In the homestead post, how long has it been since the couple last tilled their soil?

─── Document excerpt

Wednesday, October 22, 2008

a homestead

I visited this lovely homestead in New Paltz for the Hudson Valley Growers potluck last night.

The living roof on their front porch was supposed to be planted with "hens & chicks", but weeds & grasses got established... it still looks great though. Ducks wander through the front yard, digging their bills into the mulch and grass to find bugs. They lay about the same amount of eggs as the chickens, and they taste similar. The only thing he feeds the ducks & chickens is a handful of cracked corn every day, then they forage for the rest of their diet, since they are truly "free-range". The garden supplies this couple with all the vegetables they need the entire year. They haven't tilled the soil in 26 years. A compost mulch of several inches is applied annually. Cover crops are selected to be "winter-kill" like these oats, so they don't need to be tilled. A simple drip irrigation system is used, with 1/4" tubing down the short rows. Row cover is on some of the beds for frost protection. The kale is huge!

──────
─── Data lines

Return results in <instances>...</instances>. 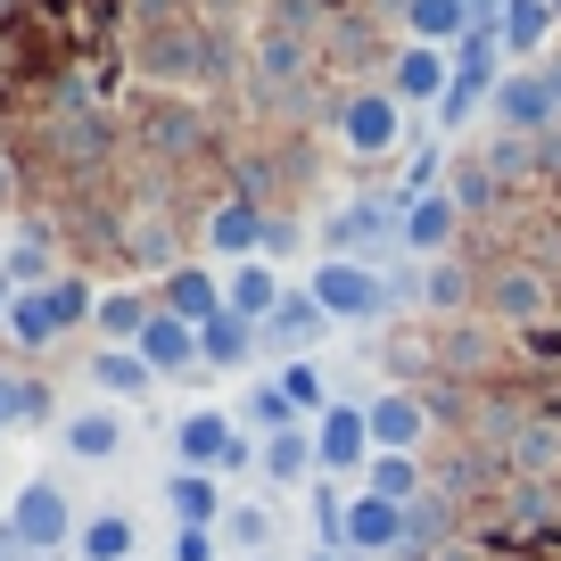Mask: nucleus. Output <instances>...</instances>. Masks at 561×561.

──────
─── Data lines

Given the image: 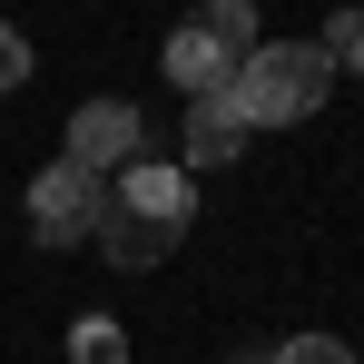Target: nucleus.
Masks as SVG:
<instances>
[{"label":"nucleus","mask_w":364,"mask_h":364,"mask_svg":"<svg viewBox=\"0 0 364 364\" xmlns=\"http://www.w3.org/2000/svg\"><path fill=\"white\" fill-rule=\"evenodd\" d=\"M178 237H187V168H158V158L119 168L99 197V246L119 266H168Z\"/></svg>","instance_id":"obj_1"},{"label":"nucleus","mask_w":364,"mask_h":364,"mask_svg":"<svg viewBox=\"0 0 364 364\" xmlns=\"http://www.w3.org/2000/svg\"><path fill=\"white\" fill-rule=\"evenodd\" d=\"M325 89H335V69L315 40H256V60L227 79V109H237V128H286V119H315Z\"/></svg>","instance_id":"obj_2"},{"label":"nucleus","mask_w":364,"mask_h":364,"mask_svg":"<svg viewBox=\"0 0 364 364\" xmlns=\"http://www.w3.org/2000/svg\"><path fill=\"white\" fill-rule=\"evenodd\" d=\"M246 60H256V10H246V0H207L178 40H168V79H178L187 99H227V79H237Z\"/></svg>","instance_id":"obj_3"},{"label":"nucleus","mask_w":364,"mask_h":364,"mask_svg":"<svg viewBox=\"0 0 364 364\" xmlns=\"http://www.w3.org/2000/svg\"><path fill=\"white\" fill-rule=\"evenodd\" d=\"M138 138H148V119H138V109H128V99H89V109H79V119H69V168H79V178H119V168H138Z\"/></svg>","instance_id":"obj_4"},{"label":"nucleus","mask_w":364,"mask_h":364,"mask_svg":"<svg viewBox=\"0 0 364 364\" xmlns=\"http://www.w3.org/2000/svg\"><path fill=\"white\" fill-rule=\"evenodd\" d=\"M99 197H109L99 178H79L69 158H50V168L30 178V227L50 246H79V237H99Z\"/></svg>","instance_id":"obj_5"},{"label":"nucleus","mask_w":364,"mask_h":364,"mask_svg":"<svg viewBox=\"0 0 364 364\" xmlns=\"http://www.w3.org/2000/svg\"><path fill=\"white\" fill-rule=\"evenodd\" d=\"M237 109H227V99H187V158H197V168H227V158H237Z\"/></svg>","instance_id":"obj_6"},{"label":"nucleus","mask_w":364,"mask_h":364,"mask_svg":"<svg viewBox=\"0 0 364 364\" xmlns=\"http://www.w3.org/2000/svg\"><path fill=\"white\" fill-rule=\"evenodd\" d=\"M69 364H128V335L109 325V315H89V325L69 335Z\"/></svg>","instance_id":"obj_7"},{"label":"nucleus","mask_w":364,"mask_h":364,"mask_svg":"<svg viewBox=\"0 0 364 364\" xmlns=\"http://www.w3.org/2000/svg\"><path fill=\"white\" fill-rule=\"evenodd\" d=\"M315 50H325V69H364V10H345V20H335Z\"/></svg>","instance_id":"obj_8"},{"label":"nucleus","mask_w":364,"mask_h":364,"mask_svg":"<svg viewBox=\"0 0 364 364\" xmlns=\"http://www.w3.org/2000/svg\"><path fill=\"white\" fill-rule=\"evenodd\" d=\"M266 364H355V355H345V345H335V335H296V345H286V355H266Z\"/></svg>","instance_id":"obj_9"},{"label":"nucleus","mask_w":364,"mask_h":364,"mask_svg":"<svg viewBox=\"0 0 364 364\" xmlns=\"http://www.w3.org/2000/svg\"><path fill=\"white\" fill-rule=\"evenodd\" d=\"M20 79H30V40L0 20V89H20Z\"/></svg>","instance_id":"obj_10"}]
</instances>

──────

- Response to this task
26 years.